Esther Lin, MMA Fighting

The UFC announced that Mirko Cro Cop has been suspended  for two years by the United States Anti-Doping Association (USADA) for a substance violation.

Cro Cop, 41, whose real name is Mirko Filipovic, announced his retirement on Nov. 10, citing a shoulder injury that made it impossible to train on. The next day it was announced by USADA and the UFC that he had been suspended conditionally for violation of the company's doping policy.

On Wednesday, USADA issued the official suspension, stating in a release, "Filipovic, 41, admitted to the use, attempted use and possession of human growth hormone (HGH) following an out-of-competition test conducted on November 4, 2015, in Zagreb, Croatia. On the day he was tested, prior to any results being reported, Filipovic contacted the UFC to advise that he had been using HGH in violation of the UFC Anti-Doping Policy. Thereafter, on November 9, 2015, Filipovic admitted to USADA as well that he had been using the prohibited substance."

The release doesn't state that Cro Cop actually failed a drug test, but instead admitted usage of HGH, an extremely difficult drug to detect, upon being given a surprise test. Shortly after his retirement announcement, Cro Cop publicly admitted he had used HGH as a last-ditch effort to find something that would heal his ailing shoulder.

New UFC and USADA bylaws call for two-year suspensions on performance-enhancing drug violations for first time offenders. Cro Cop would be the first offender since USADA began testing UFC fighters in July.

Cro Cop was originally scheduled to face Anthony Hamilton on this coming Saturday's UFC show in Seoul, South Korea, in what was the co-main event on the show.

Cro Cop was one of the top heavyweight kickboxers in the world, when, in 2001, he debuted in an MMA gimmick fight against pro wrestler Kazuyuki Fujita, which he won with a knee to the head and blood stoppage in 39 seconds in a fight that had a huge national television audience in Japan, as part of a K-1 vs. Pride special.

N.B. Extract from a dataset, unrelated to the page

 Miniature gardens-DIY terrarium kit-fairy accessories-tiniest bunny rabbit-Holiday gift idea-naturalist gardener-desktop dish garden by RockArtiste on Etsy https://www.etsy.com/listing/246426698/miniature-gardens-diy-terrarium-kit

The win started his ascent to stardom. Pride signed him away from K-1 and he became one of the regulars during the height of that company's popularity, most noted for major fights with the likes of Fedor Emelianenko, Antonio Rodrigo Nogueira, Bob Sapp, Wanderlei Silva, Fujita, Kevin Randleman and Josh Barnett. He headlined a 2002 show at Tokyo National Stadium against Kazushi Sakuraba that drew 71,000 fans, still the largest recorded crowd to attend an MMA event. Cro Cop was the most popular foreign fighter in Japan when he signed with UFC, and started with the company in early 2007.

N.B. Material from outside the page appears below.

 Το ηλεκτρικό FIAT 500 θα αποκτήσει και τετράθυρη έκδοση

UFC said the following in a statement:

"UFC recognizes the two-year sanction issued today to Mirko Cro Cop by the U.S. Anti-Doping Agency (USADA) for violations of the UFC Anti-Doping Policy.

UFC secured the services of USADA, a third-party agency, earlier this year to administer its Anti-Doping Policy to ensure that all athletes compete on an even playing field, free of performance enhancing drugs. UFC appreciates Cro Cop's disclosure and admission of usage of a prohibited substance, and supports the issuance of necessary sanctions to maintain a clean sport.

Cro Cop has subsequently announced his retirement from the sport after a storied career. UFC recognizes his accomplishments in the sport of mixed martial arts and wishes him well in future endeavors."